Plant growth regulators (PGRs) help promote healthy turfgrass, but they can also help shrubs look (and grow) their best. We’ll cover what PGRs are exactly, the methods used to apply them to shrubs, and the benefits and potential drawbacks of using them.

Overview of PGRs

Plant growth regulators are pretty straightforward. They regulate growth, specifically by slowing down how quickly plants grow. The plant hormones that promote growth are inhibited, meaning less maintenance is required. When less pruning and trimming is needed, it means you don’t have to come back as often, opening up the opportunity to serve other customers.

Application Methods

You can apply PGRs in three different ways.

  1. Foliar Spray
  2. Soil Injection
  3. Soil Drench

Foliar Spray

Highlights: Absorbs quickly for fast results

Application Instructions: Mix the PGR of your choice as per the label-recommended concentration. Then, apply evenly on the shrub’s leaves to the point of drip. Be sure conditions are not windy to ensure the application is on target and won’t drift.
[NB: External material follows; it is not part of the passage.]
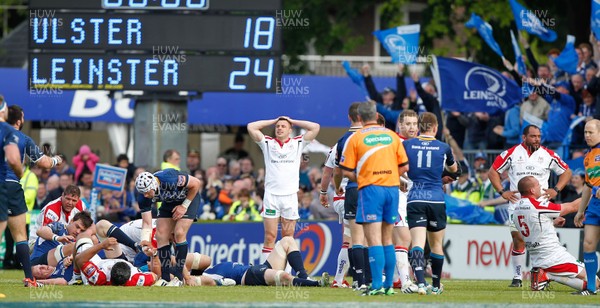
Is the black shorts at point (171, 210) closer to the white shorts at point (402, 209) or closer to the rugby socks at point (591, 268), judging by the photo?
the white shorts at point (402, 209)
Choosing the foliar spray method means that applicators will see results fast, but it may not last as long as the other methods of application. PGRs are metabolized in the foliage. The entirety of the active ingredient is available right away as opposed to being fed over a longer period from the roots/soil. If the shrub’s foliage has been damaged (i.e. infected leaves, insect damage, etc.), PGRs may not be as effective when using this method.

Soil Drench

Highlights: Absorbs through the roots

Application Instructions: Apply the PGR of your choice to the soil around the target plant(s)’ root zone after ensuring it is at the correct concentration (soil drenching is a large volume, low concentration method). Be sure that enough is applied to penetrate the root zone and that the soil is relatively moist prior to application.

As the name implies, this method involves a direct application into the soil. Compared to the other methods, this is arguably the easiest one—and it’s still incredibly effective. It’s also a staple of larger operations due to its low costs and time requirements. Once applied to the soil around the target plant(s), PGRs sink down to and are absorbed by the roots. That direct contact helps keep stems from extending.

Soil Injection

Highlights: Injected as close to root systems as possible, excellent control

Application Instructions: Inject the PGR of your choice with a soil / root injection probe. Space injection points evenly and use the number of points needed for the size of plant treated.

Our final (common) method is soil injection. It differs from a soil drench in the sense that the PGR will be applied as close to the root zone as possible for even easier absorption. You will gain greater control, but it requires more time than the other methods as well as highly specialized tools. This method is typically used to treat plants that are relatively well-established, since their deep root systems may not be reached by other methods. Due to its precise nature, it’s an eco-friendly solution (the risk of runoff is all but eliminated).


  • Applying PGRs means less pruning due to slowed plant growth.
  • PGRs will help manicured shrubs retain their desired shape for longer, which means less maintenance since it takes more time to grow.
  • A PGR like Cutless helps slow down the growth of otherwise fast-growing shrubs like fig ivy, loropetalum, and viburnum.
  • For common areas managed by HOAs, a PGR can help you manage driving visibility problems related to overgrown shrubs.
  • Overall, using a PGR is much faster and easier than pruning, helping applicators save on time and labor costs.

Potential Drawbacks

  • Task-specific tools like injection guns can be costly, which poses a barrier to entry specifically for the root injection method.
  • FIFRA classifies PGRs as pesticides, and some states may have stringent restrictions that can impact how much product can be used, so be sure to check your state’s regulations.
  • If too much product is used when root drenching, oversaturation can occur, which means reduced efficacy and/or harm to root systems.
  • Improper injection practices can severely damage roots and cause permanent damage.
  • The foliar spray method is easy, but is not a long-term solution, which may not align with an applicator’s goals (wanting a one-and-done solution as opposed to multiple visits).